Hadis-i şeriflerde buyuruldu ki:
“Aşure Günü zerre kadar sadaka veren kimseye, Allahü teâlâ Uhud dağı kadar sevap verir.” [Şir’a]
“Allahü teâlâ, Aşure Günü’nü üstün kılmıştır. Allahü teâlâ, gökleri, yeri, dağları, denizleri, yıldızları, Arş’ı ve melekleri, Âdem aleyhisselâmı Aşure Günü yarattı. İbrahim aleyhisselâmın dünyaya gelişi ve Nemrud’un ateşinden kurtuluşu Aşure Günü oldu. ibrahim aleyhisselâma, oğlunun yerine kesmek için, büyük koç bugün ihsan edildi.” [Taberanî]
Peygamberler tarihi açısından önemli bir gün olup, Arapçada on anlamına gelen "aşara" kelimesinden türeyen Aşure Günü, hicri yılın ilk ayı muharremin onuncu gününe denk geliyor.
Hadis kaynaklarına göre, Hazreti Nuh'un gemisinin tufandan kurtulması ve Hazreti Musa'nın Kızıldeniz'den geçerek İsrailoğulları'nı Firavun'dan kurtarması hadiseleri de bu günde gerçekleşti.

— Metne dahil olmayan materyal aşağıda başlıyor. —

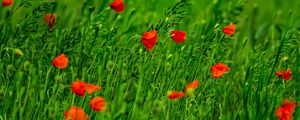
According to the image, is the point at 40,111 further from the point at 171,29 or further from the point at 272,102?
the point at 272,102

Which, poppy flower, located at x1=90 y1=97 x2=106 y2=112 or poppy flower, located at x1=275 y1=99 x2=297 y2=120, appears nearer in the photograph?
poppy flower, located at x1=90 y1=97 x2=106 y2=112

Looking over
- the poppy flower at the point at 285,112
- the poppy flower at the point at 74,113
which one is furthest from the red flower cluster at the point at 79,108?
the poppy flower at the point at 285,112

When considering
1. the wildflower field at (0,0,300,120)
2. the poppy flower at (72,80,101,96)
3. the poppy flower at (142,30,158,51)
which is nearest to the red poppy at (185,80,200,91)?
the wildflower field at (0,0,300,120)

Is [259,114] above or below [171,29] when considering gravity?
below

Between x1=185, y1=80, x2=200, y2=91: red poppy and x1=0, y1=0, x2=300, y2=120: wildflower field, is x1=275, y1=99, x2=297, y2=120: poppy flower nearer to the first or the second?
x1=0, y1=0, x2=300, y2=120: wildflower field

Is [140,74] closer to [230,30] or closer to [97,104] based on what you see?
[97,104]

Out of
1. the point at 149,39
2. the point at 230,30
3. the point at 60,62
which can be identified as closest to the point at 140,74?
the point at 149,39

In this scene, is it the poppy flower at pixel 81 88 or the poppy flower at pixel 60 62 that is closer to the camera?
the poppy flower at pixel 81 88

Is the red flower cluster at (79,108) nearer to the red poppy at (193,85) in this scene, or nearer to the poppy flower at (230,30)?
the red poppy at (193,85)

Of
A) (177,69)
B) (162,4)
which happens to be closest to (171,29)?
(177,69)
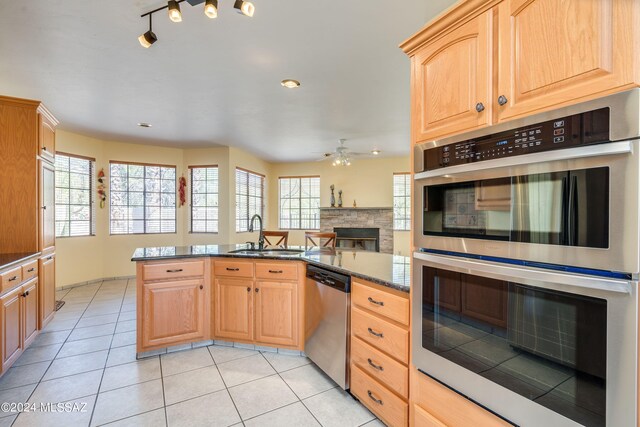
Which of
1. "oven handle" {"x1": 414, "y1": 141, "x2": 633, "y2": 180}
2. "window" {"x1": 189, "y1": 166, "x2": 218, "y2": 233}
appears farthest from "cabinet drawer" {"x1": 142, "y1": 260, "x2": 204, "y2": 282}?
"window" {"x1": 189, "y1": 166, "x2": 218, "y2": 233}

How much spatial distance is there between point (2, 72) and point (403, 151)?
5931mm

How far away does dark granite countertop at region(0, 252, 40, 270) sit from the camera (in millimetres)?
2325

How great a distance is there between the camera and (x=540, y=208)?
0.97m

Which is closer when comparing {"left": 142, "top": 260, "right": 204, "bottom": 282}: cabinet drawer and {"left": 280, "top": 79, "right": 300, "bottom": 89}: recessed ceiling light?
{"left": 142, "top": 260, "right": 204, "bottom": 282}: cabinet drawer

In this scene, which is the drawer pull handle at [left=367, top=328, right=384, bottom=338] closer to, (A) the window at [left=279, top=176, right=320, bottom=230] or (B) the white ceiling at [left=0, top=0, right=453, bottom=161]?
(B) the white ceiling at [left=0, top=0, right=453, bottom=161]

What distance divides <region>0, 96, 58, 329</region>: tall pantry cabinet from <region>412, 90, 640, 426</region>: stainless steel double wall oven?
3.68 m

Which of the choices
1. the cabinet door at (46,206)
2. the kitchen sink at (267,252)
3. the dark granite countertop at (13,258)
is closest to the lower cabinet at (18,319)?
the dark granite countertop at (13,258)

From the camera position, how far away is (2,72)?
2836mm

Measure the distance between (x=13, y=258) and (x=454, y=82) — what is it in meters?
3.56

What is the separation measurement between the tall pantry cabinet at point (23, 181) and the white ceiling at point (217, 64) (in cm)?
41

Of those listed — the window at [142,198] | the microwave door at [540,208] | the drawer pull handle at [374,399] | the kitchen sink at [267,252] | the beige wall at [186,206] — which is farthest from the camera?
the window at [142,198]

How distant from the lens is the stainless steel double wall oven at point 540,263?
804 mm

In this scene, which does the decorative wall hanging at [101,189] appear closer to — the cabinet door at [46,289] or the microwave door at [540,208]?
the cabinet door at [46,289]

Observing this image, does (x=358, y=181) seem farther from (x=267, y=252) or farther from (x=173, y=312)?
(x=173, y=312)
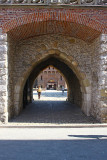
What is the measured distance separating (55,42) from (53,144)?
16.5 ft

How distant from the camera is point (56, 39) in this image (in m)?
8.94

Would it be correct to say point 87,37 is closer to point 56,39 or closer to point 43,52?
point 56,39

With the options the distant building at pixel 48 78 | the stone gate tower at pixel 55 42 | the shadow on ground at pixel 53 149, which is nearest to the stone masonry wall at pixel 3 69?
the stone gate tower at pixel 55 42

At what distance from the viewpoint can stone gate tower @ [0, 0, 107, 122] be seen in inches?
283

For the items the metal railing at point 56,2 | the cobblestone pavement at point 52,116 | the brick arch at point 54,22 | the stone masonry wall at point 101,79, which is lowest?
the cobblestone pavement at point 52,116

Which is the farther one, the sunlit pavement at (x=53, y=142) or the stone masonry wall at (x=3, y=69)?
the stone masonry wall at (x=3, y=69)

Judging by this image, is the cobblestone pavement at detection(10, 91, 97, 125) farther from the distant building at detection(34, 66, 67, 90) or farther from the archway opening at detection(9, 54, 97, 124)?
the distant building at detection(34, 66, 67, 90)

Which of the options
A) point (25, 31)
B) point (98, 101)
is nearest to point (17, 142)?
point (98, 101)

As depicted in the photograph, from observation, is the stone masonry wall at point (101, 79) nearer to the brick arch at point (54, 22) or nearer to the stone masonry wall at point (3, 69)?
the brick arch at point (54, 22)

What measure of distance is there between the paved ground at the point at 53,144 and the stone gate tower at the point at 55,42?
1417 mm

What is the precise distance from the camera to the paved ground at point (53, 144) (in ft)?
13.8

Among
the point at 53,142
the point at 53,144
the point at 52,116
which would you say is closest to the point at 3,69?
the point at 52,116

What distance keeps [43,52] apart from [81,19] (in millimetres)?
2396

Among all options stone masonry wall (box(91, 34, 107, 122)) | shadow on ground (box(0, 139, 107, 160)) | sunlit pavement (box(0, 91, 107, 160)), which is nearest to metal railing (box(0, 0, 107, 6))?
stone masonry wall (box(91, 34, 107, 122))
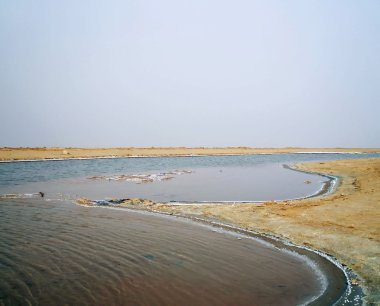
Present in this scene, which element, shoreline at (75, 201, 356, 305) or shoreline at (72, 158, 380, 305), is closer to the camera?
shoreline at (75, 201, 356, 305)

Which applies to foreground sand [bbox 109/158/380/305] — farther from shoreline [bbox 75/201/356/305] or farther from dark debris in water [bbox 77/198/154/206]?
dark debris in water [bbox 77/198/154/206]

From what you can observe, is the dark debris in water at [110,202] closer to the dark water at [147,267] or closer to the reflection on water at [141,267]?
the dark water at [147,267]

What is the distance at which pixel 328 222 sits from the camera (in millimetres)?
9281

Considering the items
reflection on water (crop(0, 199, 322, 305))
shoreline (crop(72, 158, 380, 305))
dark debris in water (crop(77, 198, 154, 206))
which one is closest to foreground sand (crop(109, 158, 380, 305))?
shoreline (crop(72, 158, 380, 305))

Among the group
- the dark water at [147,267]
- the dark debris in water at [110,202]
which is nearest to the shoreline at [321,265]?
the dark water at [147,267]

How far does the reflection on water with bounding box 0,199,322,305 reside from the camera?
4949 mm

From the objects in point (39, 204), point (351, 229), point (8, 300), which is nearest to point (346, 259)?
point (351, 229)

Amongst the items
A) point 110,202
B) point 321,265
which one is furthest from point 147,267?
point 110,202

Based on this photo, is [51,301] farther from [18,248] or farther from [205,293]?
[18,248]

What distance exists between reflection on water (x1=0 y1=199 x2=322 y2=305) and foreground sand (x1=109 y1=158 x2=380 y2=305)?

Ayrıca kültür tarihine ait birçok esere göre, Hazreti Adem'in işlediği günahtan sonra tövbesinin kabul edilmesi, Hazreti İdris'in diri olarak göğe yükseltilmesi, Hazreti İbrahim'in ateşte yanmaması, Hazreti Yakup'un, oğlu Yusuf'a kavuşması, Hazreti Eyyub'un hastalıklarının iyileşmesi, Hazreti Yunus'un balığın karnından çıkması ve Hazreti İsa'nın doğumu ve ölümden kurtarılarak göğe yükseltilmesi gibi hadiselerin de bugün yaşandığı kabul ediliyor.